Well, that was one damned expensive guerrilla marketing campaign. Turner Broadcasting Systems has agreed to pay the City of Boston (and some other entities) $2 million and to formally apologize to settle the bill for the havoc they caused last week. They manage to dodge any civil or criminal proceedings by doing so. Probably the smartest thing they could have done. They would have been bled white by bad publicity if they'd gone into court battle after court battle.

BOSTON – Turner Broadcasting Systems and a marketing company have agreed to pay $2 million compensation and apologize for their advertising campaign that caused a widespread terrorism scare, the attorney general said Monday.

The agreement with several state and local agencies resolves any potential civil or criminal claims against Turner and Interference Inc., said Attorney General Martha Coakley.

Authorities feared bombs had been planted when they found more than three dozen blinking electronic signs with a boxy cartoon character giving an obscene hand gesture Wednesday in Boston, Cambridge and Somerville.

The signs, part of a publicity campaign for Cartoon Network's "Aqua Teen Hunger Force," also appeared in nine other big U.S. cities in recent weeks, but created little interest.

But in Boston, bomb squads responded to reports of the devices in a subway station, on bridges and elsewhere.

As part of the settlement, $1 million will be used to reimburse the agencies and $1 million will be used to fund homeland security and other programs.
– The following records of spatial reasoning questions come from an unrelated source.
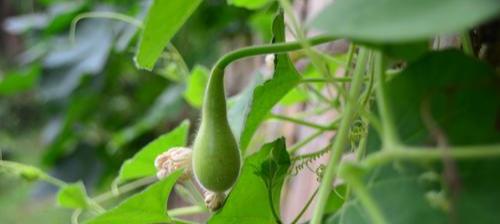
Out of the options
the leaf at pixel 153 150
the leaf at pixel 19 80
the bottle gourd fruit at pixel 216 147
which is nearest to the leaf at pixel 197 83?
the leaf at pixel 153 150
Turner Broadcasting, a division of Time Warner Inc., and Interference Inc. also will issue a public statement accepting full responsibility and apologizing for the incident.

They are actually wiring the money to Boston today, so that is some really quick work on the part of the company's lawyers. As I said, I think they're smart to do this.

This entry was posted in News. Bookmark the permalink.

One Response to Turner To Pay $2 Million

  1. tabitharuth says:

    Isn’t that about the price of a superbowl ad? I’d say that it was marketing money well spent. A company like that would have an advertising budget in the 10′s or even 100′s of millions (though not for only the Aqua-Teen-whatever).

    I had never heard of this show before this happened and if I was their target audience I would be amused at the “panic” of all those stuffy law and order types. I’d call the whole thing a success from that standpoint.

    Which is why I’d prefer jail-time with that reimbursement check. You can’t take back publicity but you can make the perpetrators mighty uncomfortable. Because no matter how hip they thought it was it wasn’t funny in the least.